Hubo una época en que mi abuela tenía de vecino a Rodolfo Guzmán Huerta (El Santo); cuando ella trabajó en el Palacio de Bellas Artes podía tener de visitas a actores de la talla de María Félix y Rogelio Guerra; y cuando caminaba de regreso a casa podía toparse por la calle a Ana Bertha Lepe o a Sasha Montenegro que ya se dirigían a su salón de baile predilecto. La convivencia entre el público y los diferentes segmentos de vida artística y del entretenimiento se daba cotidianamente fuera de pantallas y escenarios.

La exposición fotográfica “Zapatero: ¡a tus cámaras! Jesús Magaña a color”, se asemeja a ese ambiente, a esa convivencia a través de retratos. Aun cuando la museografía es la propia de una galería, es como entrar a la casa de antaño de un familiar, donde las paredes muestran al mismo tiempo rostros de personas que nos resultan conocidas y de otras de las que hemos escuchado hablar.

Meche Carreño, Dolores del Río, Héctor Bonilla, Gina Romand, Claudia Islas, Tongolele, El Santo, La Familia Magaña, Jorge Rivero, Fanny Cano, Blue Demon, Daniela Rosen, Noelia Noel, y mi favorita de siempre Olga Breeskin, entre muchos otros.

La obra de Jesús Magaña (1933-2015), como la de todo artista, surge en un contexto determinado, explicado a profundidad en la exposición, se trata de una época de crecimiento económico, entre las décadas del 50 y del 70, cuando el cine y la música popular dejan un poco a los charros para integrar en sus temas al habitante de la ciudad, urbe de contrastes donde los niveles socioeconómicos altos (y parte de la farándula) fueron adoptados por el consumidor de medios como substitutos de una realeza que vivía casi el paraíso, y se erigían como emblemas del éxito social y cultural (no que todos lo fueran).

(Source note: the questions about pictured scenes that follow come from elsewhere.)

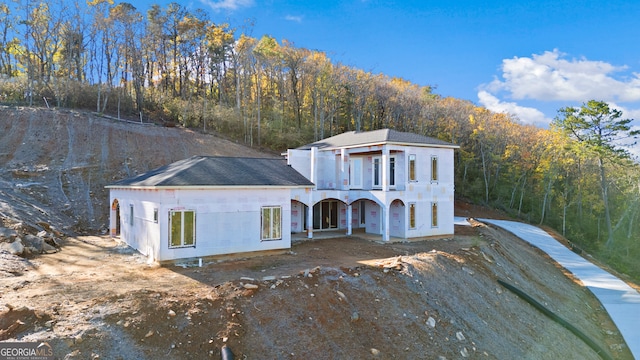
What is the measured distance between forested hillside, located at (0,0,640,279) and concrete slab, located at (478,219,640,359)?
30.0ft

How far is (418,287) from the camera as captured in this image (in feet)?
→ 41.6

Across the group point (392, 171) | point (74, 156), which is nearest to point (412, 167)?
point (392, 171)

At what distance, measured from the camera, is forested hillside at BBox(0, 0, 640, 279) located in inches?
1416

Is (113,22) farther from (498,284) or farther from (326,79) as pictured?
(498,284)

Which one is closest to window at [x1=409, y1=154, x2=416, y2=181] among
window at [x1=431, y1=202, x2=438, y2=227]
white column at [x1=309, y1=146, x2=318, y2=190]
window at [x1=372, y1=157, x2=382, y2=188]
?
window at [x1=372, y1=157, x2=382, y2=188]

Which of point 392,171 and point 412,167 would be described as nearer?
point 412,167

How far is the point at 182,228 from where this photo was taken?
13.8 meters

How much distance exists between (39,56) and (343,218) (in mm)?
36763

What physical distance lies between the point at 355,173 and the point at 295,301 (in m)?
12.8

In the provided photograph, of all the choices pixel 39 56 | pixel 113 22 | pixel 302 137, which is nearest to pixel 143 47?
pixel 113 22

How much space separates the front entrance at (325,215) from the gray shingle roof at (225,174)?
4174 mm

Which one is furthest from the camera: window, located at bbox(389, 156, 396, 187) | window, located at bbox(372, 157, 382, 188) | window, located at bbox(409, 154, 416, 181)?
window, located at bbox(372, 157, 382, 188)

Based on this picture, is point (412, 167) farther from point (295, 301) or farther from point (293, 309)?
point (293, 309)
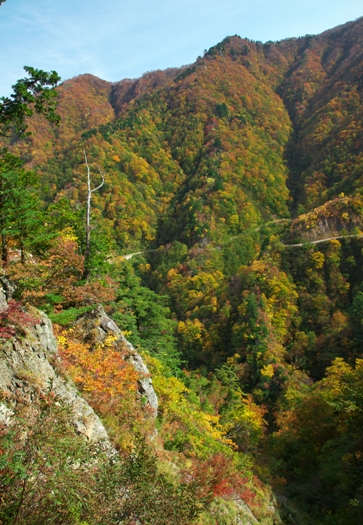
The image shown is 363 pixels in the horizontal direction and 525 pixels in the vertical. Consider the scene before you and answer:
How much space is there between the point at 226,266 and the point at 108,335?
175ft

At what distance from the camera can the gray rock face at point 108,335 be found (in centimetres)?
1277

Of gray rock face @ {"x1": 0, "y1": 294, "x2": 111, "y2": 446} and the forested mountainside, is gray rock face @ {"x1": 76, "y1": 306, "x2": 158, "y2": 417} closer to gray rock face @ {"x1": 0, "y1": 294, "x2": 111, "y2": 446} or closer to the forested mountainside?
the forested mountainside

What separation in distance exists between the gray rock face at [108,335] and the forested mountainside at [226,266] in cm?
43

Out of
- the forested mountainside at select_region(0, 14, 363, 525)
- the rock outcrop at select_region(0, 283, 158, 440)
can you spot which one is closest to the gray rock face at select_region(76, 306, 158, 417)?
the forested mountainside at select_region(0, 14, 363, 525)

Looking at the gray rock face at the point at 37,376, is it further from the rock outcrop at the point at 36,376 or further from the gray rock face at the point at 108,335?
A: the gray rock face at the point at 108,335

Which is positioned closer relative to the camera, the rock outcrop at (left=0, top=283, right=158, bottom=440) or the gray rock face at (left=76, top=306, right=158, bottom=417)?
the rock outcrop at (left=0, top=283, right=158, bottom=440)

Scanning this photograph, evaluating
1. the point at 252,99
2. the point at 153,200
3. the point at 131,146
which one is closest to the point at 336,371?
the point at 153,200

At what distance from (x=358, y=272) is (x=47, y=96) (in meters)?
45.9

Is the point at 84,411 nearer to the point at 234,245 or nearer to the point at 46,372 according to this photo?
the point at 46,372

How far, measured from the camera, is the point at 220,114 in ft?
351

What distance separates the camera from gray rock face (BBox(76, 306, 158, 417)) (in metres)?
12.8

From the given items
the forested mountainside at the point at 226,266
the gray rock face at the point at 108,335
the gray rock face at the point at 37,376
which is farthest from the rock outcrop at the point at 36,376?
the gray rock face at the point at 108,335

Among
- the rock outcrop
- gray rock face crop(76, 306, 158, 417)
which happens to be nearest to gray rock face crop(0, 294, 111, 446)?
the rock outcrop

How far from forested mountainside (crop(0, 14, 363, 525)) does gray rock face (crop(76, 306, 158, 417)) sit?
43 cm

Es así, con un debido análisis situacional, que la obra de Magaña no puede ser encasillada como fotografía de vedettes ni con la cobertura de espectáculos, que se dedican a presentar objetos (el cuerpo humano mismo) y productos de consumo masivo disfrazados de color y noticias.

De Magaña se muestran diferentes etapas a lo largo de su carrera (alguna forzada por cuestiones de salud que no aparece en la exposición), pero entiende que las figuras ante su lente se deben a ciertos ambientes, a ciertos caracteres, ya sean propios o creados por una industria; estilos de vida (¿moda?), la sexualidad revelada, la piel y la luz; no sobra decirlo, en una época donde todo esto no se acostumbraba e incluso levantaba las cejas pintadas de las buenas conciencias.

La exposición se encuentra abierta hasta el 29 de octubre en la Galería José María Velasco, en Peralvillo #55, Col. Morelos, Ciudad de México, de martes a domingo, 9 a 17 hrs. Entrada libre. (Exposición realizada por la GJMV, la Secretaría de Cultura del Gobierno Federal y el INBA, con el apoyo de Cineteca Nacional y FotoMéxico).